Pierre Beaudry regrette de ne plus pouvoir avoir accès aux locaux de répétition de son orchestre, où il se rendait souvent très tôt le matin, mais il dispose d’amplement d’espace dans sa maison pour répéter comme il veut. Et encore peaufiner son jeu.

Avec la maturité — il est à l’OSM depuis presque 40 ans —, ce n’est plus la technique qui le préoccupe, mais l’émotion qu’il peut transmettre. « Le but n’est pas d’impressionner, mais d’émouvoir, dit-il. On cherche à atteindre la profondeur d’âme des gens en exprimant la nôtre. C’est ça qu’ils ressentent lorsqu’ils nous écoutent. »

Pierre Beaudry n’aime pas arrêter de répéter, car il veut se maintenir « en forme musicalement ». Elvira Misbakhova non plus. « Je sais que si j’arrête, ça va me prendre beaucoup de temps pour reprendre la forme que j’avais, dit-elle. Alors je préfère pratiquer. Mais c’est ma vie. Si je ne pratique pas, ça me manque beaucoup. »

Une pause s’avère toutefois nécessaire aux yeux de Simon Bourget, qui s’accorde en général des vacances en août. Jocelyne Roy aussi croit qu’il est nécessaire de s’arrêter à l’occasion. « On se connaît comme musicien, fait-elle aussi valoir. On sait quels exercices faire pour retrouver la forme. »
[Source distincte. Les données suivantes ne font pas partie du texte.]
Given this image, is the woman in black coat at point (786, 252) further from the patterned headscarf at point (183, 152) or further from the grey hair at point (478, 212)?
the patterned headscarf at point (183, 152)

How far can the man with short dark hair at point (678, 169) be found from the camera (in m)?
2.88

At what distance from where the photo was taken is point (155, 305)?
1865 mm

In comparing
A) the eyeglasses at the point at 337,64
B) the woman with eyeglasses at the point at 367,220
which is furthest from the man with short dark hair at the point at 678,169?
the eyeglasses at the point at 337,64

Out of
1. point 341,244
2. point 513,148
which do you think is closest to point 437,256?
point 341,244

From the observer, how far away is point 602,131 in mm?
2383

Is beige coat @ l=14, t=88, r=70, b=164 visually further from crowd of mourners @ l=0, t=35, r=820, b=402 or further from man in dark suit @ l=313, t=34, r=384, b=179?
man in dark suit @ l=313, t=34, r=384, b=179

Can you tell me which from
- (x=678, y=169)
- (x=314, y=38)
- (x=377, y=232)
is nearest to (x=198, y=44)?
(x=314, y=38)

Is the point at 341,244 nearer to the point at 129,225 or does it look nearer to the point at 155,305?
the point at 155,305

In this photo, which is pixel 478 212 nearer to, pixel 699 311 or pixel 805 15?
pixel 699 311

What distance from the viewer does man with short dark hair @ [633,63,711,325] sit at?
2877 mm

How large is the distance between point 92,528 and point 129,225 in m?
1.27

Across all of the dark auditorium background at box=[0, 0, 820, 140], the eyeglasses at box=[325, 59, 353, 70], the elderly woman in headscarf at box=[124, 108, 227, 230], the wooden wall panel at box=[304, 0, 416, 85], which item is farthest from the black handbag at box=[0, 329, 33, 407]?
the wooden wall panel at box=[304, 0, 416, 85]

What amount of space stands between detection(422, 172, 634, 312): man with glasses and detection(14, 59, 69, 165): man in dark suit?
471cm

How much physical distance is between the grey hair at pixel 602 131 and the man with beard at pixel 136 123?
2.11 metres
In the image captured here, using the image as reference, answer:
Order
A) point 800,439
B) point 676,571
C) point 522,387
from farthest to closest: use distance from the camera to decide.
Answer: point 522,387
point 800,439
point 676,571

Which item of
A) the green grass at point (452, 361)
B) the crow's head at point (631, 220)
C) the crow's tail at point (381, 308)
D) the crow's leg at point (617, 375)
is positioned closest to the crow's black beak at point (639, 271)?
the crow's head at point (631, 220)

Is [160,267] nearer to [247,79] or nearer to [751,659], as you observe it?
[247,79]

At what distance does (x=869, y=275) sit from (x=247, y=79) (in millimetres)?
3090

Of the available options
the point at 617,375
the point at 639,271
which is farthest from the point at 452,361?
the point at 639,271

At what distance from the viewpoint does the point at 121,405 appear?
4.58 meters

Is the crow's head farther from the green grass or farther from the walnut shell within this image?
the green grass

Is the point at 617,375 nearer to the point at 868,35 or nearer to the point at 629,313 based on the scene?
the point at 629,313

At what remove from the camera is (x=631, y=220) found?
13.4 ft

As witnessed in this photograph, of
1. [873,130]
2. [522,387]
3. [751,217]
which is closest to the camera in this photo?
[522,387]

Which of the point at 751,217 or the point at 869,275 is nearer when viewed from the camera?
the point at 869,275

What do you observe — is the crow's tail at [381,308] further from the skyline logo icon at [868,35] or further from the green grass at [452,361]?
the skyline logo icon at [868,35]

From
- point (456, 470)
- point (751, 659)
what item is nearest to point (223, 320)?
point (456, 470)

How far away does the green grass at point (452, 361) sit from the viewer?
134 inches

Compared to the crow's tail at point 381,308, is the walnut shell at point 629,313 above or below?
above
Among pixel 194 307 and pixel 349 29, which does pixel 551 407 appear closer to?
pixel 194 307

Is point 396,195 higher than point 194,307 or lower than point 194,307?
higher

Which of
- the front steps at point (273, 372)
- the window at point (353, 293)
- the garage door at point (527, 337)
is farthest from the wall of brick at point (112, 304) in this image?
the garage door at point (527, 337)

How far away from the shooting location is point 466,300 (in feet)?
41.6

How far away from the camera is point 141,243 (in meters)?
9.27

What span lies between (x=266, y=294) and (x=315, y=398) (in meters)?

Enseigner la musique à distance

Aux inquiétudes qui jaillissent dans la tête de tous les musiciens d’orchestre — va-t-on pouvoir jouer comme avant ? Comment jouer en distanciation physique ? — s’en ajoute une autre pour la flûtiste Jocelyne Roy, de l’OM, et la harpiste Jennifer Schwartz, de l’OSM : comment enseigner la musique à distance ?

La fin du trimestre a été plus rock’n’roll que d’ordinaire pour les deux musiciennes, respectivement liées à l’Université de Montréal et à McGill. « J’étais très déçue de devoir enseigner à distance, admet Jennifer Schwartz. Juste d’avoir l’image complète d’une harpe à l’écran, c’est un gros défi. Avoir une bonne image de la personne à la harpe avec ses deux mains et sa technique, c’est très difficile. »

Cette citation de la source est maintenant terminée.